One of Chile’s oldest and most traditional wine regions is also its most famous. Just south of the capital of Santiago in the Central Valley, the region is often referred to as the Bordeaux of South America. Like its French counterpart, Maipo is best known for growing Cabernet Sauvignon, as well as Merlot, Carmenère and Sauvignon Blanc.
Chile’s hottest new wine destination is home to some of the country’s biggest, boldest and most full-bodied reds. Just south of Maipo, in a deep valley between the Andes and the Coastal Range mountains, these vineyards are fed by the Rapel river. Carmenère is the grape of choice, and it’s often bottled on its own but is increasingly being blended with Malbec, Cabernet Sauvignon and Syrah.
If Maipo and Colchagua are the box-office stars of the Chilean wine scene, Cachapoal is the indie darling, beloved by those in the know. Situated right between its two more famous counterparts and sheltered from the cooling effect of the ocean, Cachapoal enjoys a long, warm growing season. It's known for Bordeaux-style blends, as well as bold Cabernets.
This region, one of the country’s oldest and largest, is a pioneer in organic grape growing. For decades, Maule was known simply as a producer of generic bulk wines, but a recent concerted effort toward quality has seen it quickly grow into an area to watch. The region’s history means producers are discovering vines that were planted up to 100 years ago.
Among the newest and the coolest (in temperature, as well as style) regions in Chile, Casablanca is home to some of its most intriguing white wines. Vines were only planted here in the 1980s, but that means the modern wineries are outfitted with the latest technology.

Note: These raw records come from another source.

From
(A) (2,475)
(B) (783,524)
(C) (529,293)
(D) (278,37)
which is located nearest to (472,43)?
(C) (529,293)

The ocean-cooled climate is producing some outstanding Sauvignon Blanc and Chardonnay, as well as complex Pinot Noir and even some Syrah.
Global interest in Chilean wines means new regions are constantly being developed. Wines coming from the deep south of the country, in and around the Bio Bio region, are generating a lot of interest, and high-altitude vineyards in northern extremes (Limari and Elqui in particular) are also gaining popularity.
Typical Chilean cab displays ripe cherry, of course, as well as black pepper and vanilla, plus a spiciness with a soft, freshly turned soil character.
TRY IT WITH: Beef Pebre or just about anything hot off the grill.
Chilean Sauvignon Blanc grapes tend to emphasize its herbaceous qualities, with mango, pink peppercorn and cucumber often showing through as well.
TRY IT WITH: Wine-poached halibut with tarragon cream or lobster dipped in garlic butter.
While Merlot is often a full-bodied wine, here it can be quite delicate, with mint and leather aromas, as well as the more common cherry and nutmeg flavours.
TRY IT WITH: A rich bolognese or chicken cacciatore, or a celebratory roast turkey.
The big dark red grapes of this vine require heaps of sunshine and warm weather to ripen, and when they do, they produce wines of depth and substance. Raspberry, plum, green peppercorn and nutmeg make Carmenère a superb wine.
TRY IT WITH: Roast duck, lamb chops or coconut curry.
A relatively new introduction to the country, this lush, floral French varietal is finding real success in the cooler Pacific-facing vineyards of southern Chile. Peach and ginger aromas are often apparent, along with more exotic fruits like mango and papaya.
TRY IT WITH: Crab and lobster or a sweet spiced vegetable tagine.
Poised to become Chile’s next big grape, the dark, red Syrah grows especially well in the Maipo and Colchagua regions. Full-bodied and luscious, it typically has blackberry and Twizzler flavours.
TRY IT WITH: Barbecue sauce–coated ribs, braised lamb shanks or bacon-wrapped anything.